Hélas, les Japonais prirent de nouvelles mesures. L'autorisation de quitter le camp devint très difficile à obtenir. Gagner de l'argent —comme nous le faisions grâce à Warong Kita— fut interdit. En réaction à cela, le comité des femmes de Tjideng prit d'autres dispositions. Le résultat fut que désormais, le camp était partagé en deux catégories de citoyens: ceux de première classe, capable de pourvoir eux-mêmes à leur entretien, et ceux de seconde zone, qui devaient être secourus, tout au moins en ce qui concernait la nourriture. De cuisine commune, il ne fut pas question. Ce n'était pas l'avantage des 'première classe'. Chacun devait donc cuire sa pitance personnelle. Les vivres seraient dorénavant vendus dans l'enceinte du camp. Payables comptant. Avec de l'argent. Avec de l'argent! Vous deviez, en avoir. Nous n'en n'avions pas.
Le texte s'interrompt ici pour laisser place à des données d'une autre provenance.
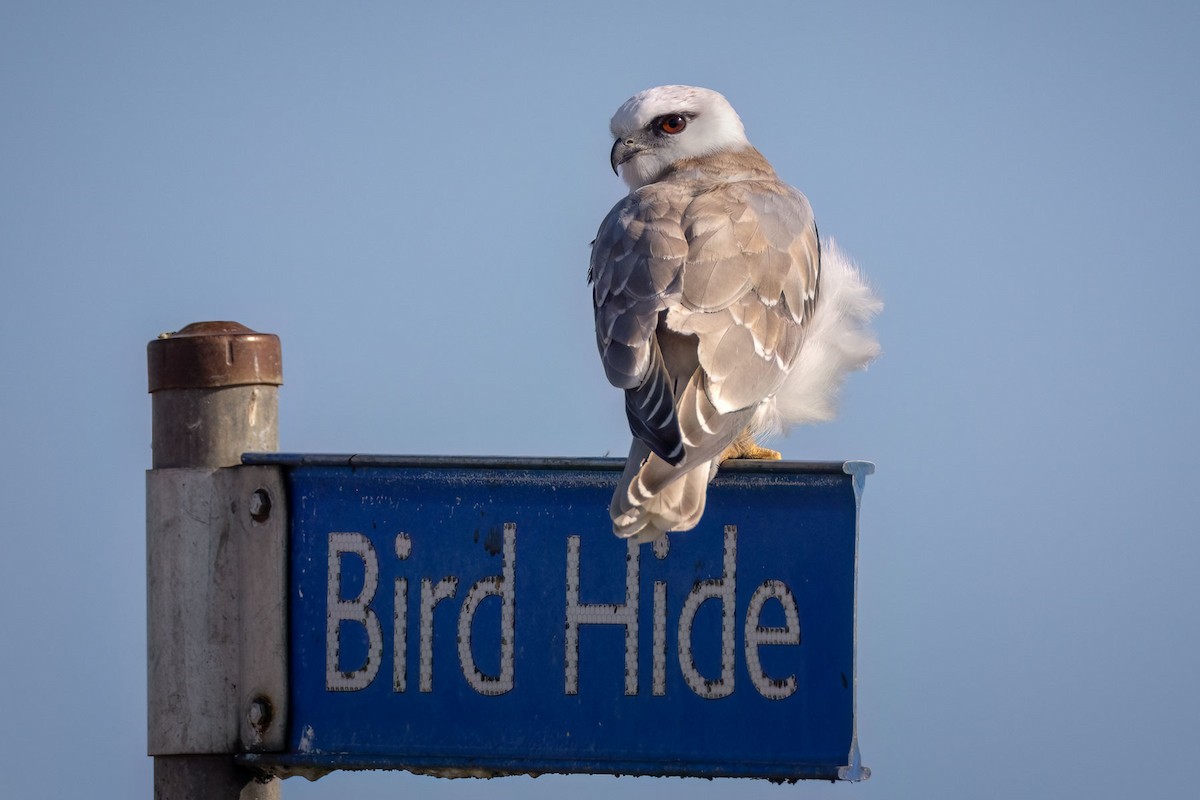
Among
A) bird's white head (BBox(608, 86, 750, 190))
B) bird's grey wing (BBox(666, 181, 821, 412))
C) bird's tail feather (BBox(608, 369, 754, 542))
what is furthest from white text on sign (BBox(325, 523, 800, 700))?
bird's white head (BBox(608, 86, 750, 190))

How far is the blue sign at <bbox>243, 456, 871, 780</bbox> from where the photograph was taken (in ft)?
9.28

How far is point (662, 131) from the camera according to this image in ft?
16.7

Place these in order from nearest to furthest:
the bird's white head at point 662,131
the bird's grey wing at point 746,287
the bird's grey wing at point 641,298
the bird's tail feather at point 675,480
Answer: the bird's tail feather at point 675,480, the bird's grey wing at point 641,298, the bird's grey wing at point 746,287, the bird's white head at point 662,131

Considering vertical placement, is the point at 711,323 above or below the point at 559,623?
above

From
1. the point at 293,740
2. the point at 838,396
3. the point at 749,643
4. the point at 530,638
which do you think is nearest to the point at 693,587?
the point at 749,643

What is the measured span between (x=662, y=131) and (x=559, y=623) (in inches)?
107

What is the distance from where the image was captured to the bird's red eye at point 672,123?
16.6ft

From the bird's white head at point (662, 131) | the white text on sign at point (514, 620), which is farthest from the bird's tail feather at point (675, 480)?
the bird's white head at point (662, 131)

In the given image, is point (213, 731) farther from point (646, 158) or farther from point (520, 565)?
point (646, 158)

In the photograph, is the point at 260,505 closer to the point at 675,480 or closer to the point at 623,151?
the point at 675,480

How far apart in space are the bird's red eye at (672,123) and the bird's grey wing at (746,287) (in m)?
0.94

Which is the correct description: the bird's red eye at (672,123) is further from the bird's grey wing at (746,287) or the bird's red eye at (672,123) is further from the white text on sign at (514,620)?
the white text on sign at (514,620)

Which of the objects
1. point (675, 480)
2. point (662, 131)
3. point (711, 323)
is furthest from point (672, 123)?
point (675, 480)

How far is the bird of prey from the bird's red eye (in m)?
0.29
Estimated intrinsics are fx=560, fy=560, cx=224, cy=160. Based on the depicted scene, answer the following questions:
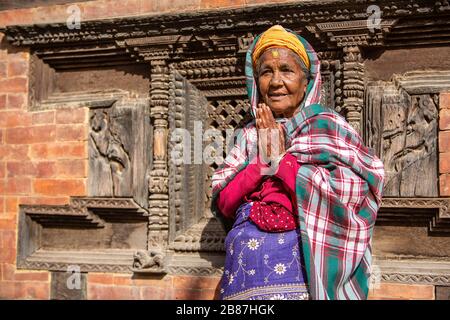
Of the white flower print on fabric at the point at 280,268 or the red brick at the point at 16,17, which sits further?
the red brick at the point at 16,17

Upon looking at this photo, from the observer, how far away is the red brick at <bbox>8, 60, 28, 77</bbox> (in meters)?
4.82

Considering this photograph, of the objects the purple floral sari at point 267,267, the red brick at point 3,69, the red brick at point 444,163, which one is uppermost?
the red brick at point 3,69

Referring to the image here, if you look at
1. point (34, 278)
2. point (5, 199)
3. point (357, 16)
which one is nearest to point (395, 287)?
point (357, 16)

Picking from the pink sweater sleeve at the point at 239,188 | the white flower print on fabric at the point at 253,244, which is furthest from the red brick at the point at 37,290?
the white flower print on fabric at the point at 253,244

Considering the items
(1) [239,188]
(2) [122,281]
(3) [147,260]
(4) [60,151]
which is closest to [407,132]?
(1) [239,188]

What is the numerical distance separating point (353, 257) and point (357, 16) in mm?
1939

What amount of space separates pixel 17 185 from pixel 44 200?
29 cm

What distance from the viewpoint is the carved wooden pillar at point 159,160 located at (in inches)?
175

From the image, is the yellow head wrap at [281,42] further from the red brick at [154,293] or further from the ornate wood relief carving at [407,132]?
the red brick at [154,293]

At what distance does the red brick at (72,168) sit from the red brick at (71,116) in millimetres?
334

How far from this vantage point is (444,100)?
12.6ft

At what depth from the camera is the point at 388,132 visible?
3.96m

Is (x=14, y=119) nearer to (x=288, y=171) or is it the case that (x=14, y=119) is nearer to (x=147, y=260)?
(x=147, y=260)

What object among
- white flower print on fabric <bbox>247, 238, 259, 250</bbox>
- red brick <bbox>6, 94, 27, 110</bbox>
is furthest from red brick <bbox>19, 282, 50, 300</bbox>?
white flower print on fabric <bbox>247, 238, 259, 250</bbox>
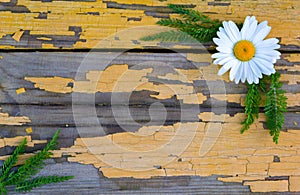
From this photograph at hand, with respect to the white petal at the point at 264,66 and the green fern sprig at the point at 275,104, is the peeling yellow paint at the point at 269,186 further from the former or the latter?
the white petal at the point at 264,66

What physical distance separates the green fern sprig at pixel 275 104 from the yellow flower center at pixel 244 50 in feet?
0.21

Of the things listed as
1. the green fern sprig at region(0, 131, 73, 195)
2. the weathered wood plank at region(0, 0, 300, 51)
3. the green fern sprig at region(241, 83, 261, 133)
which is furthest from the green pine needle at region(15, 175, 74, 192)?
the green fern sprig at region(241, 83, 261, 133)

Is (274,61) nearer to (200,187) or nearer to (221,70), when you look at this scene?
(221,70)

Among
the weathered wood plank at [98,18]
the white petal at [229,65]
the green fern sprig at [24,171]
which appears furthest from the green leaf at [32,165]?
the white petal at [229,65]

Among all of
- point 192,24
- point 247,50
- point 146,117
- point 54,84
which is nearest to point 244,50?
point 247,50

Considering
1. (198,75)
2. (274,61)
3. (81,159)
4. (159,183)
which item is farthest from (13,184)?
(274,61)

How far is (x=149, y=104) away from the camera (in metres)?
0.83

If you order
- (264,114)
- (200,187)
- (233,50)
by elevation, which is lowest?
(200,187)

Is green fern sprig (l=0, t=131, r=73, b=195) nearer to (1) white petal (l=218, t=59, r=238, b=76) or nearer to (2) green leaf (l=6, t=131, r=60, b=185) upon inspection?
(2) green leaf (l=6, t=131, r=60, b=185)

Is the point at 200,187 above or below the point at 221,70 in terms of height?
below

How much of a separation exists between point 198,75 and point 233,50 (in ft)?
0.29

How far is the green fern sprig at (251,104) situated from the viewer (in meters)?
0.81

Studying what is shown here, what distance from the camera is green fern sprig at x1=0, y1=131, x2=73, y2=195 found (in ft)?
2.63

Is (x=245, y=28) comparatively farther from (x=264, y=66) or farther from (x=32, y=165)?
(x=32, y=165)
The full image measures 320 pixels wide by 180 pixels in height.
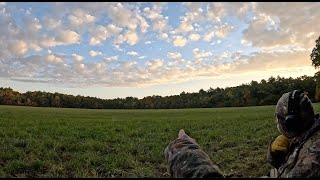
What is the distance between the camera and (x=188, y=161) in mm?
2572

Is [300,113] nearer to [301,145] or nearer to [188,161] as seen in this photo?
[301,145]

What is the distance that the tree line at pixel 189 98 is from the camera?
81.5m

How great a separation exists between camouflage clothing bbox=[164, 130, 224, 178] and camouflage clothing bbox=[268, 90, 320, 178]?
0.92m

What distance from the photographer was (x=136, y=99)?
87.6m

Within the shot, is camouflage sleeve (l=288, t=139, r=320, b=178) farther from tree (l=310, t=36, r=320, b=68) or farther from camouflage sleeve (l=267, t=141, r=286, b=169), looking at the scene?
tree (l=310, t=36, r=320, b=68)

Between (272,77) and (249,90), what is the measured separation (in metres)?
16.2

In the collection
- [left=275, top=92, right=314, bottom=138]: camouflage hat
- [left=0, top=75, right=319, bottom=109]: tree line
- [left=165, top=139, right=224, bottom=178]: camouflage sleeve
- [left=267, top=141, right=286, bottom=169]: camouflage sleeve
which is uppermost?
[left=0, top=75, right=319, bottom=109]: tree line

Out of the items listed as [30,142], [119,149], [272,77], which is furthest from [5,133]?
[272,77]

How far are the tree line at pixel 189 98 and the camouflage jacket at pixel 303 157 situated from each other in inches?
2736

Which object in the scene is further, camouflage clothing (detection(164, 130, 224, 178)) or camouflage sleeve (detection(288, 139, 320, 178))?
camouflage sleeve (detection(288, 139, 320, 178))

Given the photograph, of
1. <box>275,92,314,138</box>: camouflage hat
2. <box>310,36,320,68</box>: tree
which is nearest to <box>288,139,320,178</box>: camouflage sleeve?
<box>275,92,314,138</box>: camouflage hat

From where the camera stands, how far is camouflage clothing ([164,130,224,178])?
2.43 meters

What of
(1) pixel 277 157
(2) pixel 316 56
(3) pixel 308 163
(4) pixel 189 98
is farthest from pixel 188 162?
(4) pixel 189 98

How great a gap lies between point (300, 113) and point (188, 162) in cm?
142
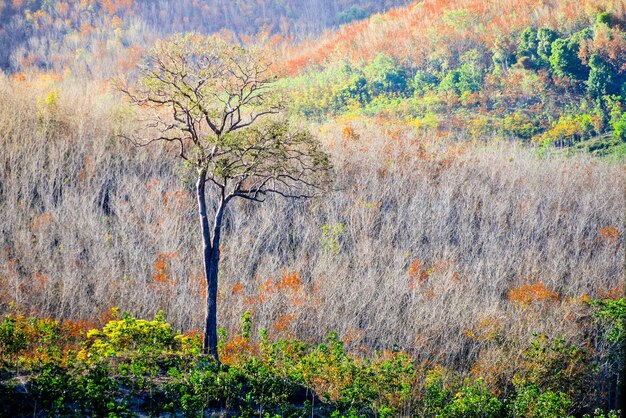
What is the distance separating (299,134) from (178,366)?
11.5 ft

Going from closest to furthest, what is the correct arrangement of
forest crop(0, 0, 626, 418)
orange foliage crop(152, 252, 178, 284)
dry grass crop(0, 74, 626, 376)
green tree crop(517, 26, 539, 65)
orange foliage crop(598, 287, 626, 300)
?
forest crop(0, 0, 626, 418) → dry grass crop(0, 74, 626, 376) → orange foliage crop(152, 252, 178, 284) → orange foliage crop(598, 287, 626, 300) → green tree crop(517, 26, 539, 65)

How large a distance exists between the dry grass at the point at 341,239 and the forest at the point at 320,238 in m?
0.06

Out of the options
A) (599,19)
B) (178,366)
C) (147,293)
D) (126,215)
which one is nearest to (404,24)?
(599,19)

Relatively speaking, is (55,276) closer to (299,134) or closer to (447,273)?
(299,134)

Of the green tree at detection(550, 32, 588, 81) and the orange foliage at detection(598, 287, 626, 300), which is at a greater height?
the green tree at detection(550, 32, 588, 81)

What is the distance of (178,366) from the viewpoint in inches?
283

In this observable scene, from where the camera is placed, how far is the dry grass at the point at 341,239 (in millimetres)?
10531

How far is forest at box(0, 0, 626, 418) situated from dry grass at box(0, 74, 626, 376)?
0.20ft

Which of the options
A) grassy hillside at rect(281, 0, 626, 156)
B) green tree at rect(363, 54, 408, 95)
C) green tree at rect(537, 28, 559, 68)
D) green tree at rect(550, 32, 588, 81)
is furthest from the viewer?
green tree at rect(363, 54, 408, 95)

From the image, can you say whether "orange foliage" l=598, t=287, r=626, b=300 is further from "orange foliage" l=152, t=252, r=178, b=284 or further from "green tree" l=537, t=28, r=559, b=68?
"green tree" l=537, t=28, r=559, b=68

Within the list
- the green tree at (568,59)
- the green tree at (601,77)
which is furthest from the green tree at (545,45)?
the green tree at (601,77)

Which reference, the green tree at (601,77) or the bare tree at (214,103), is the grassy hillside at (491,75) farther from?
the bare tree at (214,103)

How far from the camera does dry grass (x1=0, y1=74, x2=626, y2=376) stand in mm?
10531

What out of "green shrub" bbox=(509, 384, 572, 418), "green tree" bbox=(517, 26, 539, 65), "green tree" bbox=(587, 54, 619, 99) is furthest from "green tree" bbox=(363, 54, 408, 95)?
"green shrub" bbox=(509, 384, 572, 418)
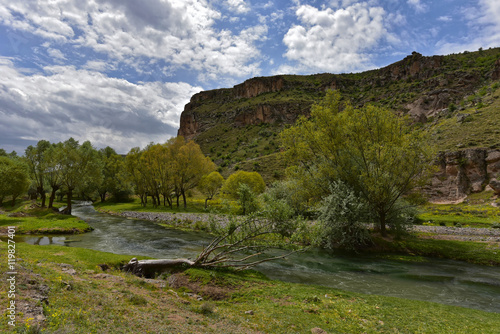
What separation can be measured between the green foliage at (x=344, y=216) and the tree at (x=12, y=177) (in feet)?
152

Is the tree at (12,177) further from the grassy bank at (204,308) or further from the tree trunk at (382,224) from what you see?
the tree trunk at (382,224)

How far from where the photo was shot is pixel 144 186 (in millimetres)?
59188

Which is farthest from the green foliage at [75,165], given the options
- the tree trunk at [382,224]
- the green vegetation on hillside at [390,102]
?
the green vegetation on hillside at [390,102]

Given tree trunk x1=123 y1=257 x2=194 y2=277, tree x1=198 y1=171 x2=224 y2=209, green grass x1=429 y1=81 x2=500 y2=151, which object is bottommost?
tree trunk x1=123 y1=257 x2=194 y2=277

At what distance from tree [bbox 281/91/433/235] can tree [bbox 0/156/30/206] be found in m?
43.3

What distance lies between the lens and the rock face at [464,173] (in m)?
51.3

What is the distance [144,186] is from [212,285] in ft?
175

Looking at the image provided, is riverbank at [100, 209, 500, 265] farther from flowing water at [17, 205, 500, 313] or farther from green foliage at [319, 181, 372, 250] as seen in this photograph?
green foliage at [319, 181, 372, 250]

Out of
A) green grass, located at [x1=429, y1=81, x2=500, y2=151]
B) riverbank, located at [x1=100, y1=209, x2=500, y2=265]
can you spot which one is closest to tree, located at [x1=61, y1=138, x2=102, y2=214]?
riverbank, located at [x1=100, y1=209, x2=500, y2=265]

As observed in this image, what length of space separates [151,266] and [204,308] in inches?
253

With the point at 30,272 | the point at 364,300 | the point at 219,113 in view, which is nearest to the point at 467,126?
the point at 364,300

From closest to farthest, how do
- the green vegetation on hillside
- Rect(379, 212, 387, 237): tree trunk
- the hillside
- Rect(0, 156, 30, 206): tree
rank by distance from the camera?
Rect(379, 212, 387, 237): tree trunk < Rect(0, 156, 30, 206): tree < the hillside < the green vegetation on hillside

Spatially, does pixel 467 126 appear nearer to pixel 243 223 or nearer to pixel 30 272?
pixel 243 223

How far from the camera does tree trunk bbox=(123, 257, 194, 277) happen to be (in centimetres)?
1327
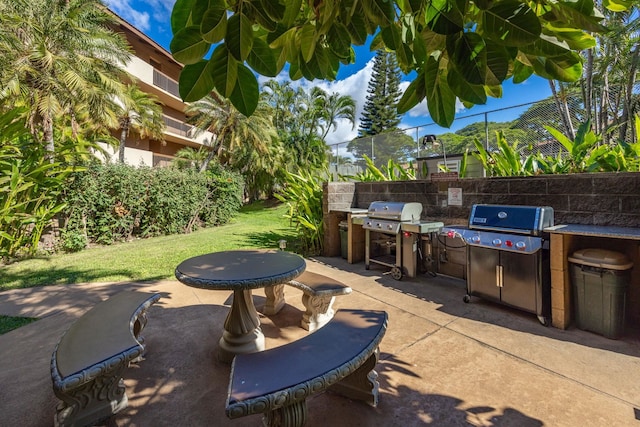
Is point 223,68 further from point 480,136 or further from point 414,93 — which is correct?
point 480,136

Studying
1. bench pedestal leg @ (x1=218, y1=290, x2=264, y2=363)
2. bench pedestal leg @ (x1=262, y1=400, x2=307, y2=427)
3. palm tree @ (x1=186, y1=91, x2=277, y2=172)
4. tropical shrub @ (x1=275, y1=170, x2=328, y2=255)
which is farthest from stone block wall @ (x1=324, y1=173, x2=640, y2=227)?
palm tree @ (x1=186, y1=91, x2=277, y2=172)

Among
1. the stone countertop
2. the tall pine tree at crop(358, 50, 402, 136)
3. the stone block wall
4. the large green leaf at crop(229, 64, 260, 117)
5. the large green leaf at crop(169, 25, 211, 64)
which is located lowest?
the stone countertop

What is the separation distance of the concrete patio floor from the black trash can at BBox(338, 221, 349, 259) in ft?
7.85

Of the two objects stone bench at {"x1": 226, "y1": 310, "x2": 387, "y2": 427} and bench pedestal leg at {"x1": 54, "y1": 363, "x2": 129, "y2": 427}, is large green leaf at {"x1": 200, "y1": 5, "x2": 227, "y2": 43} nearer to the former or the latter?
stone bench at {"x1": 226, "y1": 310, "x2": 387, "y2": 427}

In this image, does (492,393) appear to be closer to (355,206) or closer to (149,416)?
(149,416)

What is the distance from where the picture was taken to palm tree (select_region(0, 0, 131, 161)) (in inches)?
297

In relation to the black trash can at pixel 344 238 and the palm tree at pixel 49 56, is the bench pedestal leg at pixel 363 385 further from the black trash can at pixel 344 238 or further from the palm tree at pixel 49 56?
the palm tree at pixel 49 56

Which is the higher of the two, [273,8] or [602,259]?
[273,8]

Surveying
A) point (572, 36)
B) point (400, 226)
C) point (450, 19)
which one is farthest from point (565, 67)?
point (400, 226)

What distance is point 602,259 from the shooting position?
2861mm

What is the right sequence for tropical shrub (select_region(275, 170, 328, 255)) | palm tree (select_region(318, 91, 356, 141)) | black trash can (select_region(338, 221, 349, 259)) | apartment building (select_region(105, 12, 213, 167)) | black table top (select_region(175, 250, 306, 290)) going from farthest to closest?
1. palm tree (select_region(318, 91, 356, 141))
2. apartment building (select_region(105, 12, 213, 167))
3. tropical shrub (select_region(275, 170, 328, 255))
4. black trash can (select_region(338, 221, 349, 259))
5. black table top (select_region(175, 250, 306, 290))

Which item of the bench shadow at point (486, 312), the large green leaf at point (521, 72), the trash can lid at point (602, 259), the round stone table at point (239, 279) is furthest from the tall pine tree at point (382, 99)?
the large green leaf at point (521, 72)

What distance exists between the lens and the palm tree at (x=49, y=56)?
7551mm

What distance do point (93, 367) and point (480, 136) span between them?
7113mm
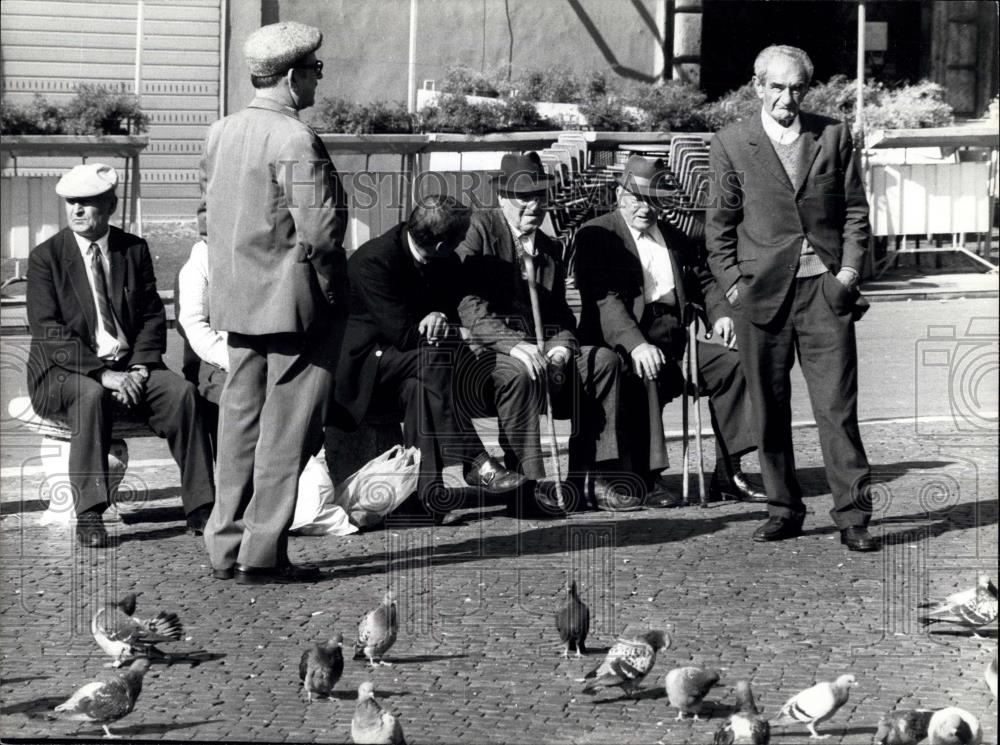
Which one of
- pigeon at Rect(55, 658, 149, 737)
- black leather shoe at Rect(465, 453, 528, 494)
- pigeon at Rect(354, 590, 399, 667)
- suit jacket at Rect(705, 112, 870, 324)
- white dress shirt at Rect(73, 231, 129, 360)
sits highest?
suit jacket at Rect(705, 112, 870, 324)

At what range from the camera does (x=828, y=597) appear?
19.6 ft

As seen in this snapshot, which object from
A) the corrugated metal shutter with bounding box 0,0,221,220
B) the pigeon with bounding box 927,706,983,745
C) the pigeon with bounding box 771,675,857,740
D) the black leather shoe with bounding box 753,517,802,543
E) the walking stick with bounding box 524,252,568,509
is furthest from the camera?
the corrugated metal shutter with bounding box 0,0,221,220

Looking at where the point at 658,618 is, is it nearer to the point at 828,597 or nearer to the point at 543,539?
the point at 828,597

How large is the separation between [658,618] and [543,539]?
3.88ft

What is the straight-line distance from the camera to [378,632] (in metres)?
5.16

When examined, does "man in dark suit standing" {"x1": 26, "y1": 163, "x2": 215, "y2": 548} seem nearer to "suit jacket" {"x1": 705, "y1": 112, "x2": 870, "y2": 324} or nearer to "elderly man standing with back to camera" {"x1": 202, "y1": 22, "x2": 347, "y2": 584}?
"elderly man standing with back to camera" {"x1": 202, "y1": 22, "x2": 347, "y2": 584}

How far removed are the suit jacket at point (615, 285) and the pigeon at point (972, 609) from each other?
2399 millimetres

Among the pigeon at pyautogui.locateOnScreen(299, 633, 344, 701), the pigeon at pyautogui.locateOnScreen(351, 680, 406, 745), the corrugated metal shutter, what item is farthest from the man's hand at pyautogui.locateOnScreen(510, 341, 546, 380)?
the corrugated metal shutter

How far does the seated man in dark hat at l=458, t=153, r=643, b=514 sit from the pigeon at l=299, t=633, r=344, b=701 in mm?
2556

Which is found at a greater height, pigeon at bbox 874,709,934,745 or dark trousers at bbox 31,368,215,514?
dark trousers at bbox 31,368,215,514

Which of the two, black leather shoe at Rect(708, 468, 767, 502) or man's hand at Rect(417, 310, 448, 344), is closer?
man's hand at Rect(417, 310, 448, 344)

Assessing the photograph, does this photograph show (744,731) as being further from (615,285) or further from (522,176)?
(522,176)

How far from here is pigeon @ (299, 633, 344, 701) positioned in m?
4.82

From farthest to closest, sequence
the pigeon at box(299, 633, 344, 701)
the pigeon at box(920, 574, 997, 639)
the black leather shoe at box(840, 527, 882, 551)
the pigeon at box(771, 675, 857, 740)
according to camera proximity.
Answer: the black leather shoe at box(840, 527, 882, 551), the pigeon at box(920, 574, 997, 639), the pigeon at box(299, 633, 344, 701), the pigeon at box(771, 675, 857, 740)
C'est à ce moment que se plaça l'appel. Un ordre des Japonais. Les citoyens de seconde zone étaient priés de se faire connaître. Ces citoyens de seconde zone étaient pour la plupart des réfugiés d'Europe. Surtout des Juifs. (Aux Indes néerlandaises on ne parlait pas de Juifs, on parlait d'israélites en donnant au terme le même sens péjoratif. Mais à ce moment-là, je ne l'entendais pas ainsi. Donc peu m'importait.

N'étais-je pas une petite hollandaise?)

L'ordre japonais mit tout sens dessus dessous. L'angoisse des femmes juives réveilla aussitôt ma peur refoulée. Je me trouvais une nouvelle fois réduite à la condition de 'petite juive'. Oui, l'appel me jeta en plein désarroi. J'oubliais que nous relevions de l'assistance, dans ces directives de l'occupant, je ne vis plus qu'une sorte de décret visant les Juifs.

Les femmes se firent connaître. Une par une. Les Japonais avaient annoncé que celles qui s'abstiendraient seraient punies.

C'était pour ma mère un grand dilemme, un cas de conscience qui l'occupait sans répit. Elle attendit d'ailleurs jusqu'à la dernière minute, jusqu'à l'ultime mise en garde. 'Ceci est le dernier appel'. Beaucoup ne se décidèrent qu'alors. Nous rentrâmes dans le rang, on se joignit à la file. Il nous fut communiqué que nous ferions partie d'un convoi, que le jour du départ était déjà fixé, que nous ne pouvions rien emporter, à part une valise ou un baluchon.

Blacky ne pouvait donc pas nous accompagner. Blacky devait rester où il était. Mais chez qui? Blacky retourna chez Éric. Ses habitudes, ses traits de caractère furent décrits dans les moindres détails. Je suppliai Éric de bien soigner Blacky, de bien veiller sur lui, de le garder jusqu'à ce que je vienne le chercher.